I’ve learned something about mental health recently and it’s from my own experience. When you have to deal with something on an emotional plane (versus a physical level), it strips you down completely. And what you are left with can feel raw and vulnerable. In the months after the accident, I have at times felt very fragile, like a little crystal Christmas ornament that you can simply brush against and it will shatter. Shards of glass upon the floor. Sweep them up and away I go.
But here’s the good part, which I alluded to in a previous post – How Listening Can Be a Path to Healing. When I began the process of trying to pick myself off the floor and put myself back together, I could only deal with a certain number of pieces. These were the ones that really mattered. I just didn’t have the energy to bring back aspects of my life that didn’t serve me anymore. It was time to let some of them go. I said no to attending various events and conferences, and I opted out of certain work commitments and career opportunities. I even had to remove myself from a company that I was part owner of, because it no longer felt like the right match for me. Some of these decisions had been awhile in the making and I’d certainly had inklings, but the accident suddenly made everything come clear. It was time to take action.
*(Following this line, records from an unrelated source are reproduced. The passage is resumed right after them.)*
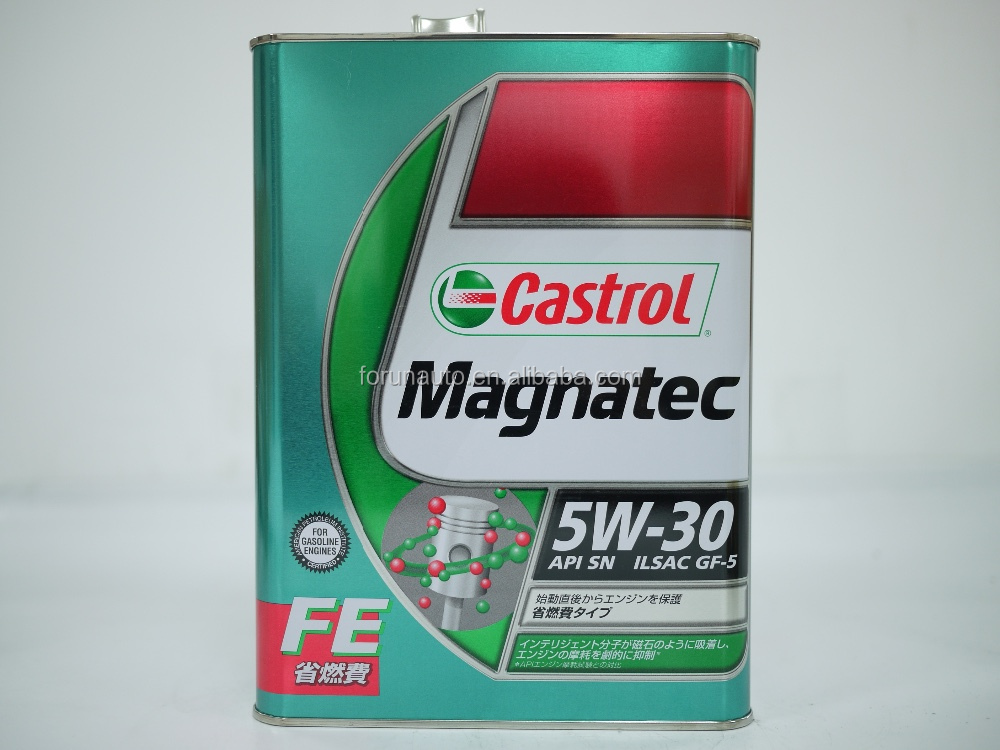 Castrol Magnatec 5W-30 synthetic engine oil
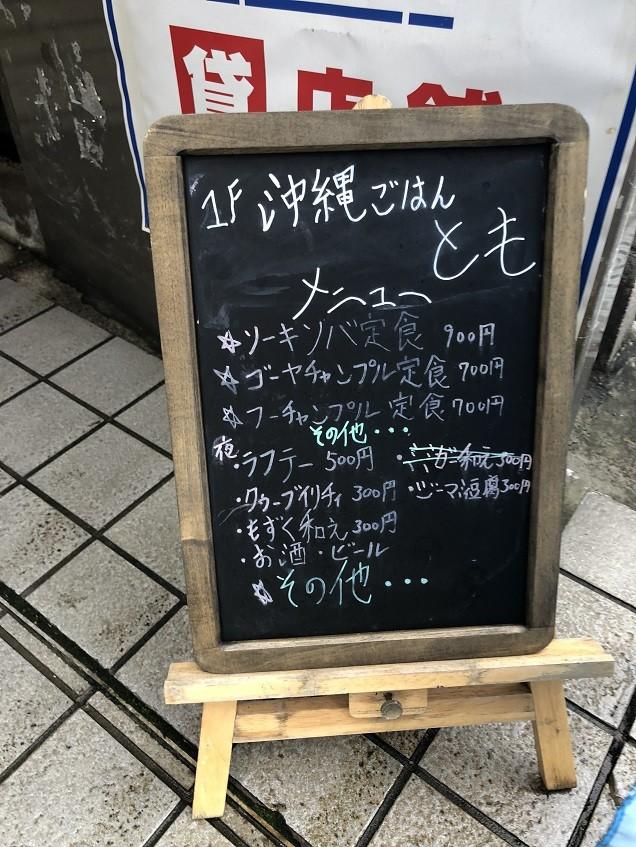 IMG_9129 - コピー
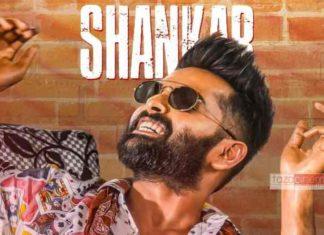 iSmart Shankar Full Movie Jio Rockers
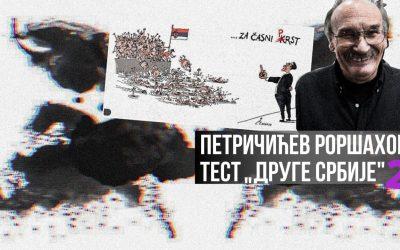 """Петричићев Роршахов тест """"друге србије"""" 2"""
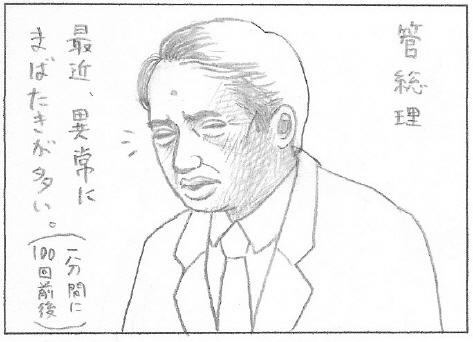 ねこ夫婦まんが たまともんちゃん-mabataki1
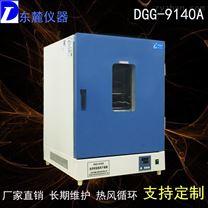 重慶立式高溫老化試驗箱用途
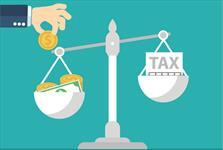 مجلس، بانک مرکزی را موظف به پرداخت مالیات کرد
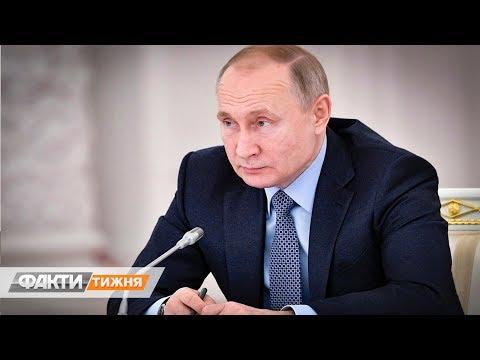 Болезнь Путина: миф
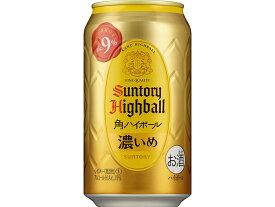 【ふるさと納税】角ハイボール缶【濃いめ】1ケース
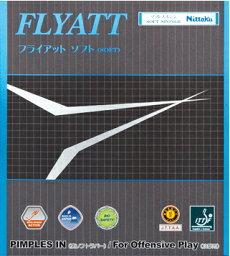 【あす楽】フライアット ソフト ニッタク 卓球ラバー 攻撃用裏ソフトラバー NR-8561 【DM便利用可】 卓球用品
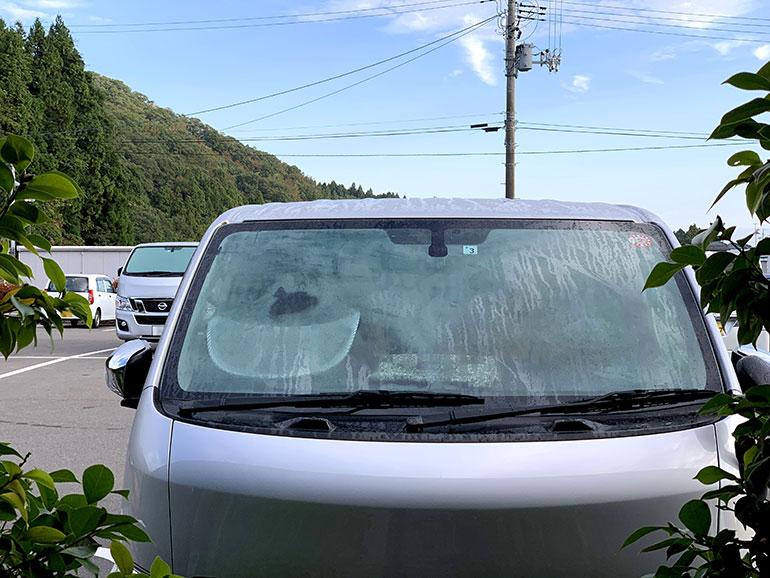 車の窓 結露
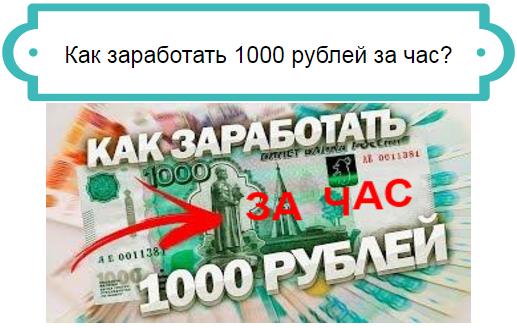 1000 рублей за час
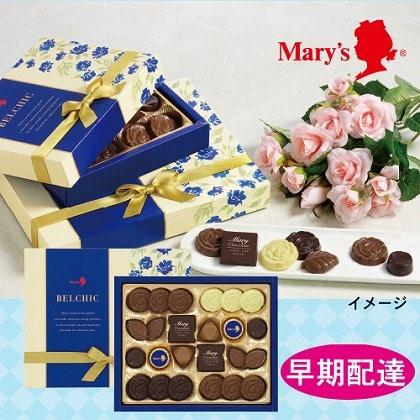 <メリーチョコレート ベルシック>ベルシックA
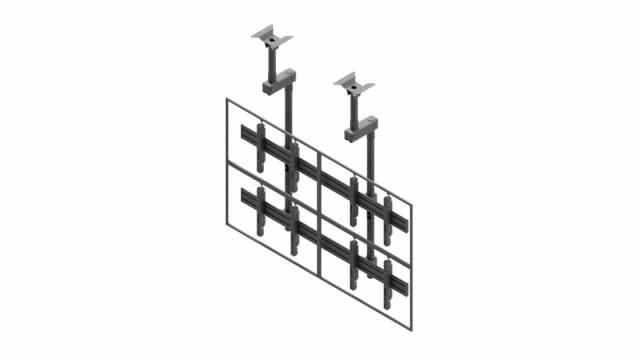 Videościanka sufitowa, układ poziomy 2x2 VWCA2257-L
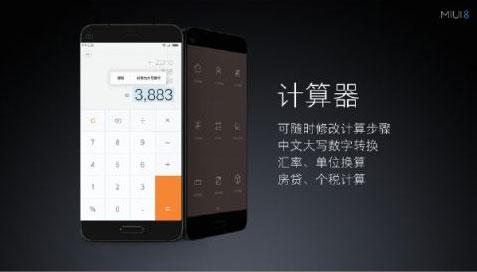 MIUI8稳定版推送6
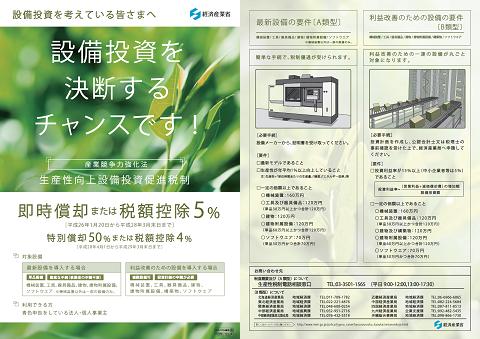生産性向上設備投資促進税制パンフレット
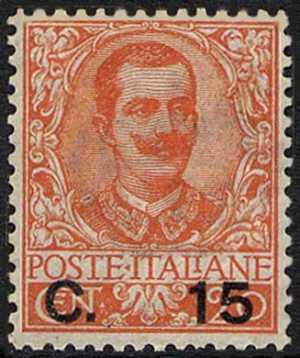 1905 - Francobollo del 1901 sovrastampato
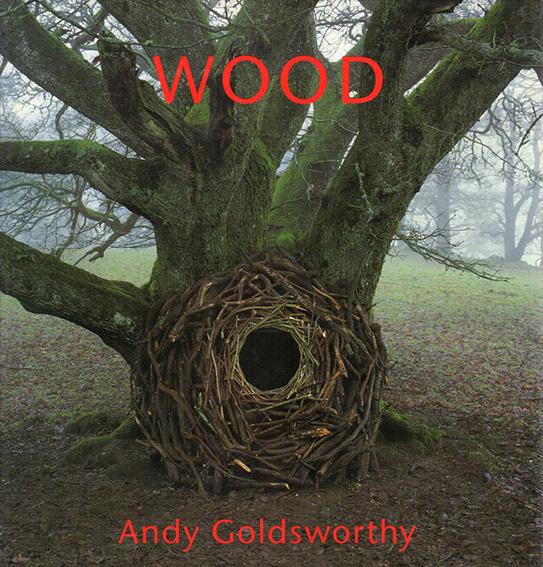 アンディ・ゴールズワージー Andy Goldsworthy: Wood/Andy Goldsworthy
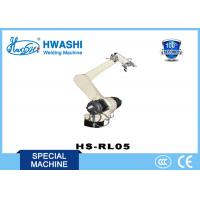 Best Automatic Durable Industrial Welding Robots , Rocker Arm -Type Robotics wholesale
My intuition radar is way up, and now, I can detect what matters most in my life and what doesn’t. Initially this was a weird feeling because I didn’t know if it was the post-traumatic stress talking, or if it was the ‘real’ me coming out in full force. I tried to just sit with this voice—the one I was hearing that was telling me what to do—but after awhile I couldn’t continue to ignore her. I couldn’t continue to ignore myself anymore, and I’ve come to accept this voice is mine and she is real.
I’ve begun to focus on the things that matter to me, things that fuel me and feel good to me. These are not things that intellectually I have to think about in order to determine if they’re good or not. Our bodies are surprisingly capable at telling us what feels right and what doesn’t – if we give them a chance. Sometimes we get so caught up in our life that we forget to listen to the wisdom that lives in our bodies. Now, I tune in and let myself FEEL the goodness inside, and I follow the sprinkled breadcrumbs of joy (paraphrased words said by my coach http://www.anneberube.com).
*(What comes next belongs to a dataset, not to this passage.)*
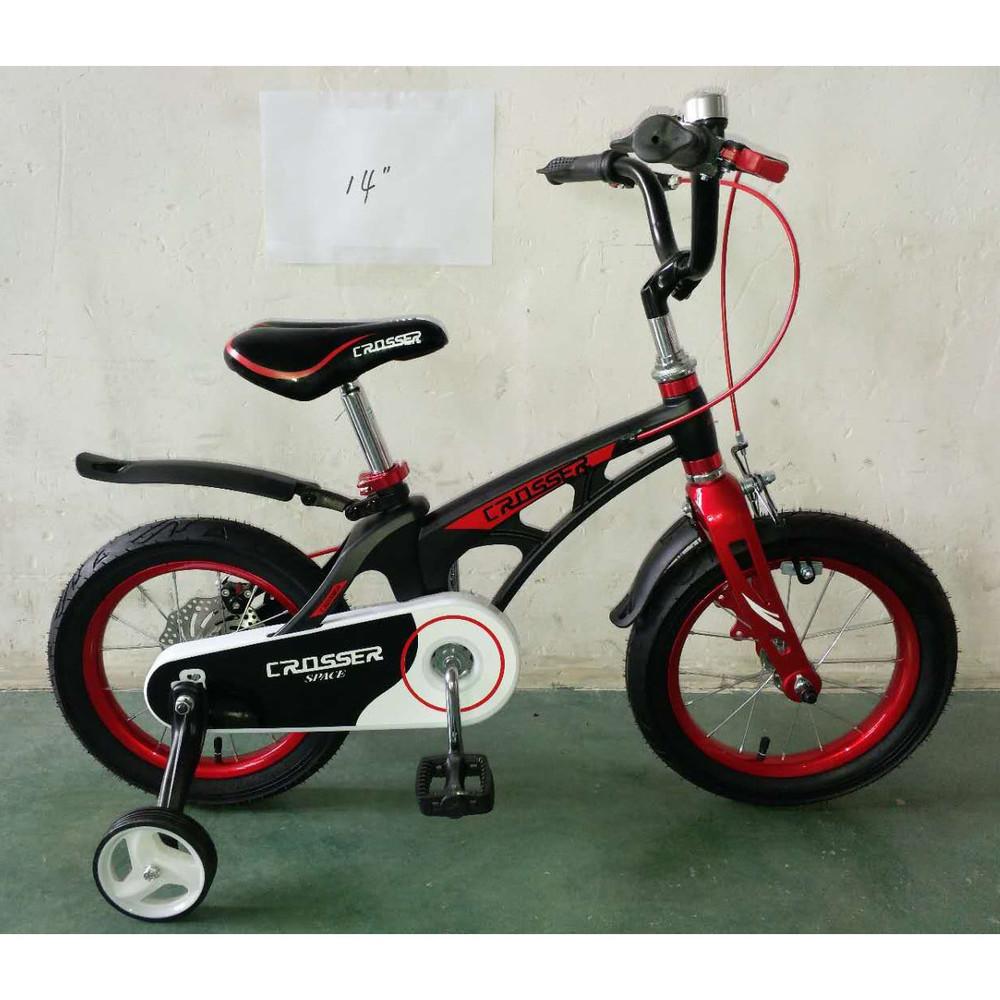 Велосипед Сrosser Space облегченный 16 дюймов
This New Year’s Eve, I spent the day with a close friend and our kids. Then I had a two-hour beach walk with another friend and we watched the moon rise and stared in awe as Venus came out in full force next to the moon, bright as anything before the sun had even set. We listened to the music that the water makes as it crashes on the rocky shore and is sucked back out. Because that’s what feels good – to me.
What matters most to you? Can you try and do more of that? Joy will never lead you astray! And on the flip side, what gives you knots in your stomach and just doesn’t feel right? Can you let some things go?
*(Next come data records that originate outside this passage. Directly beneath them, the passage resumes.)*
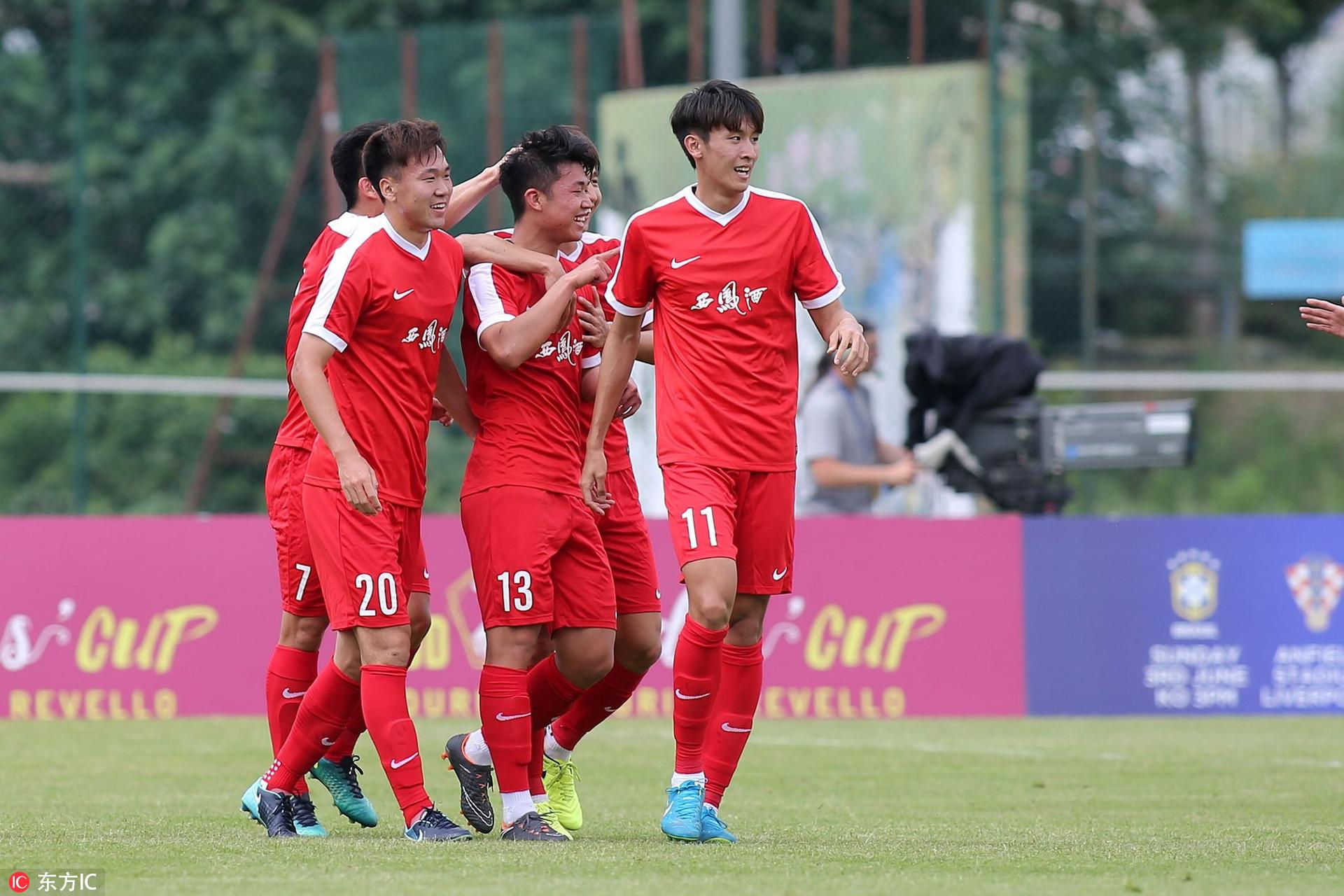 高清:土伦杯U21国足1-2英格兰 拥抱庆祝进球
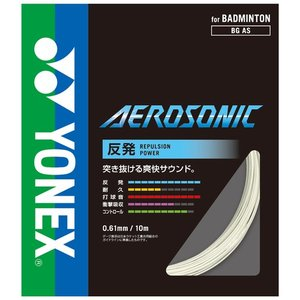 ヨネックス YONEX バドミントンストリング AEROSONIC(エアロソニック)100mロール BGAS-1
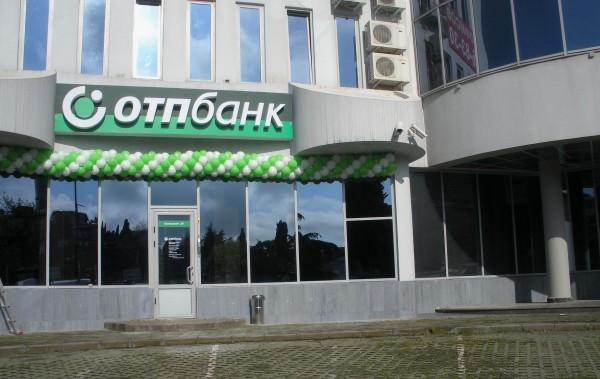 Банкоматы ОТП банка без комиссии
I know none of this happens overnight. It has taken me months to make some of the changes I have known I’ve needed to make. For others it might take years. But the important thing is to do something little at first and to listen to the voice inside. She or he KNOWS. Focus on something small that makes you feel good. This makes you more connected with your true self, and the more you do this, the more joy you will continue to find.